With the apparent abundance and low cost of petroleum and natural gas in Texas, there are only a few cases of harnessing the conductive capacity of the geology and temperature of underground water resources for heating, cooling or electricity production. A report published by the Texas State Energy Conservation Office [59] named geothermal energy as an untapped potential, in particular for three affordances of geothermal energy: (1) geothermal heating, ventilation and air-conditioning systems (HVAC) systems through geoexchange (the conduction of heat into or out of the ground), (2) direct use (such as for spas) and (3) electrical power production (using vaporized water pressure to run turbines). The subsurface temperatures in the San Antonio area favor all three of these uses, with electrical production more feasible (and cost-effective) in existing oil or gas fields (in the southern portion of the county) where extraction tends to remove large volumes of pressurized hot water at the same time. Geothermal HVAC systems are the applications that are most likely to appeal to private home and building owners, and the management of underground resources would need to consider their interactions with other uses. The authors of the report [59] underline the need to manage the extraction and discharge loops of water, where geothermal systems are open (or are producing electricity using geopressured-geothermal resources). Closed systems that rely only on thermal conductivity (geoexchange) pose only the problem of going so deep that they impede potential future activities in the underground [12].

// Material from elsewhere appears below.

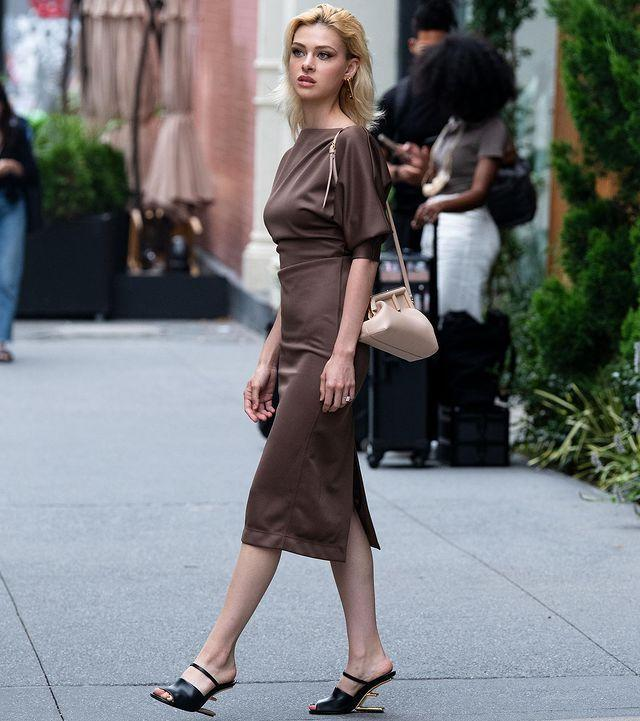 """<p>The actor wore a brown satin midi dress teamed with a Fendi AW21 beige bag for an outing out in NYC. </p><p><a href=""""https://www.instagram.com/p/CRWyI0wLTCf/"""" rel=""""nofollow noopener"""" target=""""_blank"""" data-ylk=""""slk:See the original post on Instagram"""" class=""""link rapid-noclick-resp"""">See the original post on Instagram</a></p>"""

3.2. Analysis: Data Sources, Transformation and Conversion to Relative Scales

In order to develop relative scales of potential, several sources of data were compiled in a geographical information system (Table 1). The geological map published by the USGS was taken to represent the geological conditions at the near subsurface (excluding soils), and the substrata map published in a geological report from the 1960s was understood, when compared with sections available with the map and in other sources [52,60], to represent the geology at about a 30-m depth. In order to identify the location of groundwater (either from the Edwards or other locally-confined aquifers), well data containing the potentiometric level of the groundwater (the level to which it would rise in its artesian state) were converted from a point to a raster surface using a kriging algorithm available in ArcGIS 10.3. The regulated aquifer zones and the 100-year flood zones were also included as conditioning the affordance of the geology in particular areas. The urban form of the surface was represented using data from the Bexar County Appraisal District (BCAD), which records the current value, activities and built surface area of all land within the boundary of the county. A spatial network model was built in ArcGIS by locating the parcels as address points along street segments. The resident population of each parcel was estimated using U.S. Census data available in GIS format distributed proportionally to each BCAD residential parcel within the tract. Excluding the data acquired for a nominal fee by writing to the BCAD, all data are freely available online.
The geotypes were evaluated in pairwise comparisons for each of the four resources, per the analytic hierarchy process, which has been presented in greater detail elsewhere [43]. This evaluation is not location-specific and other characteristics can affect construction suitability, which we account for by incorporating the geology as an evaluation criterion compared to several others. Preference is given for locations where the groundwater saturation is lower, which are outside of the 100-year flood zones and the Edwards protection zones and where parcel commercial and population centrality is higher. Each additional criterion was quantified according to its own internal relationships. For instance, it was considered to be preferable to be outside or in the areas of lower risk of the aquifer protection zones. Groundwater saturation was left as continuous values (where less is always better in the case of the space potential). This additional data constituted the elements in a new matrix constructed for each resource, the pairwise comparisons for which were carried out through discussions among the authors. This process would ideally be carried out by local experts. For the potential of buildable underground space (Table 2), for instance, the quality of the geology was judged to be more important than the amount of groundwater present, because the presence of groundwater is an approximate estimation based on well data. Local investigations would have to follow once certain areas of interest were identified. For each resource, the comparison matrices were developed in the same way.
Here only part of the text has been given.